The Indian Rupee (INR) faces some selling pressure on Thursday as terrorist attacks in Kashmir, India, weighed on sentiment. Furthermore, rising crude oil prices undermine the Indian currency, as India is the world's third-largest oil consumer.
However, the weaker US Dollar might help limit the INR’s losses. Investors will keep an eye on the US weekly Initial Jobless Claims due later on Thursday. Also, the Chicago Fed National Activity Index, Durable Goods Orders, and Existing Home Sales are due later on Thursday.
The Indian Rupee weakens on the day. However, in the longer term, the bearish outlook of the USD/INR pair remains intact as the price is below the key 100-day Exponential Moving Average (EMA) on the daily timeframe. The downward momentum is reinforced by the 14-day Relative Strength Index (RSI), which stands below the midline near 44.35.
The initial support level for USD/INR is located at 84.85, the lower limit of the descending trend channel. Extended losses could expose 84.22, the low of November 25, 2024. The next downside target is seen at 84.08, the low of November 6, 2024.
In the bullish case, the immediate resistance level for the pair emerges at 85.85, the 100-day EMA. Further north, the next hurdle to watch is 86.45, the upper boundary of the trend channel.
The Indian Rupee (INR) is one of the most sensitive currencies to external factors. The price of Crude Oil (the country is highly dependent on imported Oil), the value of the US Dollar – most trade is conducted in USD – and the level of foreign investment, are all influential. Direct intervention by the Reserve Bank of India (RBI) in FX markets to keep the exchange rate stable, as well as the level of interest rates set by the RBI, are further major influencing factors on the Rupee.
The Reserve Bank of India (RBI) actively intervenes in forex markets to maintain a stable exchange rate, to help facilitate trade. In addition, the RBI tries to maintain the inflation rate at its 4% target by adjusting interest rates. Higher interest rates usually strengthen the Rupee. This is due to the role of the ‘carry trade’ in which investors borrow in countries with lower interest rates so as to place their money in countries’ offering relatively higher interest rates and profit from the difference.

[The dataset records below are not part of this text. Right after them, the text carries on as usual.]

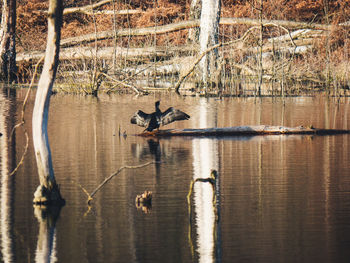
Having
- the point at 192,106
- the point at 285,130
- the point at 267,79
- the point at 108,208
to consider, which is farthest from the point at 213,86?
the point at 108,208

Macroeconomic factors that influence the value of the Rupee include inflation, interest rates, the economic growth rate (GDP), the balance of trade, and inflows from foreign investment. A higher growth rate can lead to more overseas investment, pushing up demand for the Rupee. A less negative balance of trade will eventually lead to a stronger Rupee. Higher interest rates, especially real rates (interest rates less inflation) are also positive for the Rupee. A risk-on environment can lead to greater inflows of Foreign Direct and Indirect Investment (FDI and FII), which also benefit the Rupee.
Higher inflation, particularly, if it is comparatively higher than India’s peers, is generally negative for the currency as it reflects devaluation through oversupply. Inflation also increases the cost of exports, leading to more Rupees being sold to purchase foreign imports, which is Rupee-negative. At the same time, higher inflation usually leads to the Reserve Bank of India (RBI) raising interest rates and this can be positive for the Rupee, due to increased demand from international investors. The opposite effect is true of lower inflation.